COURT OF APPEALS

DECISION

DATED AND FILED

 

March 18, 2010

 

David R. Schanker

Clerk of Court of Appeals

 

 

 

NOTICE

 

 

This opinion is subject to further editing.  If published, the official version will appear in the bound volume of the Official Reports. 

 

A party may file with the Supreme Court a petition to review an adverse decision by the Court of Appeals.  See Wis. Stat. § 808.10 and Rule 809.62. 

 

 

 

 

Appeal No. 

2009AP2908-FT

Cir. Ct. No.  2009ME107

STATE OF WISCONSIN   

IN COURT OF APPEALS

 

DISTRICT IV

 

 

 

 

In the matter of the mental

commitment of Ashley O. P.:

 

Dodge County,

 

          Petitioner-Respondent,

 

     v.

 

Ashley O. P.,

 

          Respondent-Appellant.

 

 

 

 

            APPEAL from an order of the circuit court for Dodge County:  Brian a. pfitzinger, Judge.  Affirmed. 

1        DYKMAN, P.J.[1]    Ashley O.P. appeals from an order for mental health commitment under Wis. Stat. § 51.20 that designated the maximum level of treatment as a locked inpatient mental health facility.  Ashley argues that the evidence at the final commitment hearing did not establish that she required inpatient treatment, and therefore the trial court was required to order treatment on an outpatient basis.  We conclude that the evidence in the record supported the court’s order allowing a locked inpatient facility as the maximum level of treatment, and therefore affirm. 

Background

2        On June 8, 2009, the treatment director of St. Agnes Hospital’s psychiatric unit in Fond du Lac filed a “Statement of Emergency Detention” with the circuit court, stating that Ashley was grossly paranoid and psychotic, and had assaulted a nurse by punching her several times in the face with a closed fist.  See Wis. Stat. § 51.15 (authorizing emergency mental health detention).  The circuit count found that the petition and supporting documents met the requirements to seek involuntary commitment for mental health treatment under Wis. Stat. § 51.20(1).  It set a preliminary hearing to determine whether the petition established probable cause to involuntarily commit Ashley for mental health treatment.  Following the hearing, it determined there was probable cause, and ordered two examiners to prepare reports on Ashley’s mental condition.  See Wis. Stat. § 51.20(9). 

3        The court held a final hearing on the petition for involuntary commitment on June 22, 2009.  At the beginning of the hearing, counsel for the State and Dodge County (collectively “the County”) stated that she anticipated that the County’s only witness would be Dr. Sangita Patel, one of the doctors who had prepared a report on Ashley’s mental condition. 

4        When Dr. Patel failed to return calls by the County, the County decided to call the other doctor who had prepared a written evaluation of Ashley, Dr.
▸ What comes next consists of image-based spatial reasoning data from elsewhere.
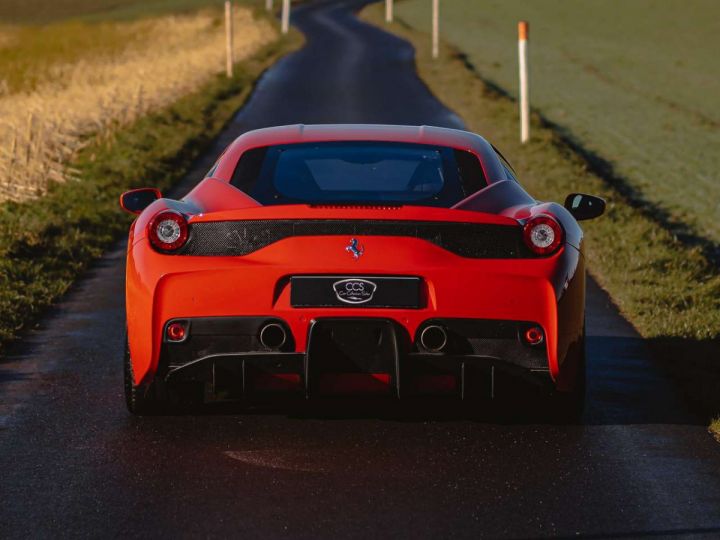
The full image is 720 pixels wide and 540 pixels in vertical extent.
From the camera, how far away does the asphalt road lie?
17.5 feet

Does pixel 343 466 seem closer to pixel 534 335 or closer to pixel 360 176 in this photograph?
pixel 534 335

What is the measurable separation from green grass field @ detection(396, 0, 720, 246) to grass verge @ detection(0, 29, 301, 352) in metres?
5.69

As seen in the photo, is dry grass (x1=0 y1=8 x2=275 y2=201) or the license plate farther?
dry grass (x1=0 y1=8 x2=275 y2=201)

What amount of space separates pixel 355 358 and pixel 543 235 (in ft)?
2.97

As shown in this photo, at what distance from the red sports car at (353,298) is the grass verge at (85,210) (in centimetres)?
275

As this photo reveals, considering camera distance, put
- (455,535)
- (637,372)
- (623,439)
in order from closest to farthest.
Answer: (455,535)
(623,439)
(637,372)

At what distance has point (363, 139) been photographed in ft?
24.3

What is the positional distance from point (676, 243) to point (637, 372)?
17.9 ft

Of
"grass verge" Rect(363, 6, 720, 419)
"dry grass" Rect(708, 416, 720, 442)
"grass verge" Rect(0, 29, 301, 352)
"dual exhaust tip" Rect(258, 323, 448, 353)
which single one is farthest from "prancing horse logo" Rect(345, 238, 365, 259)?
"grass verge" Rect(0, 29, 301, 352)

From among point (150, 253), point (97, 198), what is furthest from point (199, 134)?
point (150, 253)

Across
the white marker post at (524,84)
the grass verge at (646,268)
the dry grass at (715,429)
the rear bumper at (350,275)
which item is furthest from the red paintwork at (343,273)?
the white marker post at (524,84)

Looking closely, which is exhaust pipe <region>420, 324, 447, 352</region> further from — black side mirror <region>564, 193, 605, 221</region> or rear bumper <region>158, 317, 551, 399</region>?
black side mirror <region>564, 193, 605, 221</region>

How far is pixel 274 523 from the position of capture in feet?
17.4

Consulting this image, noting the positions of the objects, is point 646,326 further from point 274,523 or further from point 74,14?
point 74,14
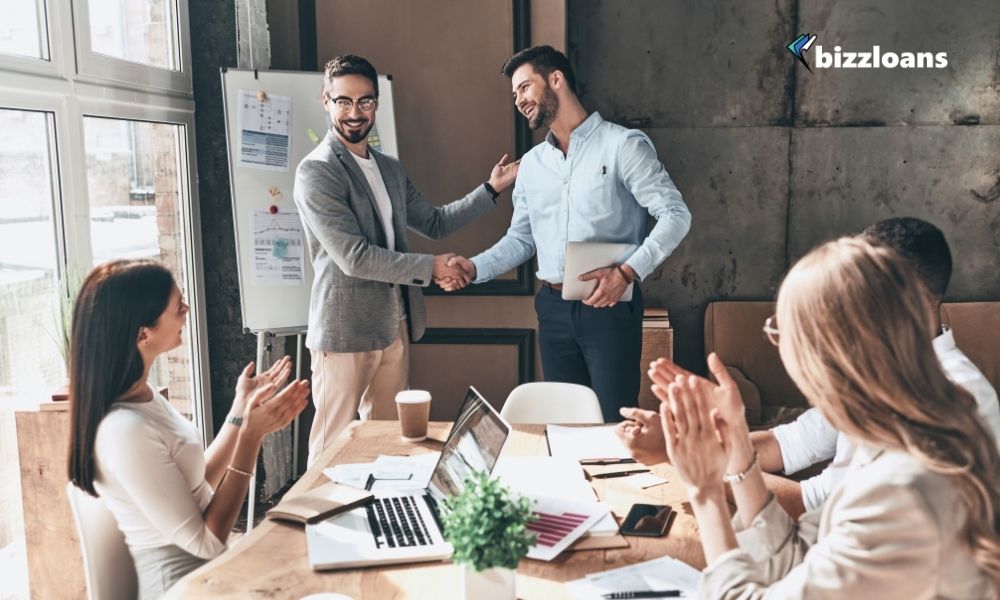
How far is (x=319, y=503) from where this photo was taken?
189 cm

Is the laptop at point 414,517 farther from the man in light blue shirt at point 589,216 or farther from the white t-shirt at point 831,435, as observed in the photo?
the man in light blue shirt at point 589,216

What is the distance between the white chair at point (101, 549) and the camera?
172 cm

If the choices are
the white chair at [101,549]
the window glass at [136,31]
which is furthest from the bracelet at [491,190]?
the white chair at [101,549]

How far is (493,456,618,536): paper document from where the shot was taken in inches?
71.2

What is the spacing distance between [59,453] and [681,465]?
6.45 feet

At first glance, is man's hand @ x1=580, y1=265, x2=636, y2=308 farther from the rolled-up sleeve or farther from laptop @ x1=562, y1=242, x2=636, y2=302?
the rolled-up sleeve

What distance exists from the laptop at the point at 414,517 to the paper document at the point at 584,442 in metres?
0.38

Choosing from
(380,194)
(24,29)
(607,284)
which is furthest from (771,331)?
(24,29)

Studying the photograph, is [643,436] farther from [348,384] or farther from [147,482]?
[348,384]

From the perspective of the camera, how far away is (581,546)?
1.69 m

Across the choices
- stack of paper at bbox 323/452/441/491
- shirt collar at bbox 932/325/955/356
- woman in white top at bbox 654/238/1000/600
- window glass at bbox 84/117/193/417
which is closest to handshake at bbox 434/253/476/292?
window glass at bbox 84/117/193/417

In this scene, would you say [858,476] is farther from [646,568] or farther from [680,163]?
[680,163]

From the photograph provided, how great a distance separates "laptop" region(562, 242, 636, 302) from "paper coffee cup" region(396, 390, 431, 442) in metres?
1.05

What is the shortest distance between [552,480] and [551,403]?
835mm
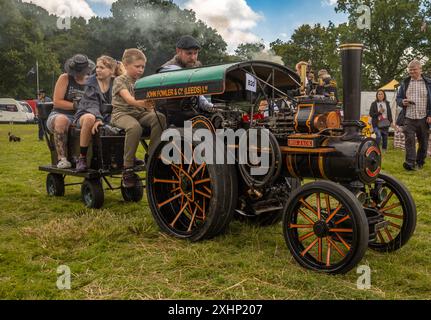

Kent Berney.  The County said that although Dr. Berney was on its witness list, he was not expecting to testify.  Dr. Berney returned the County’s call and agreed to testify, although he did not have his report or his notes with him. 

5        On direct examination, Dr. Berney confirmed that he met with Ashley on June 17, 2009, to evaluate her for involuntary mental health commitment proceedings.  He also stated that he reviewed Ashley’s mental health records at Winnebago Mental Health Institute.  He gave his opinion that Ashley met the requirements for an involuntary mental health commitment, as stated in his report. 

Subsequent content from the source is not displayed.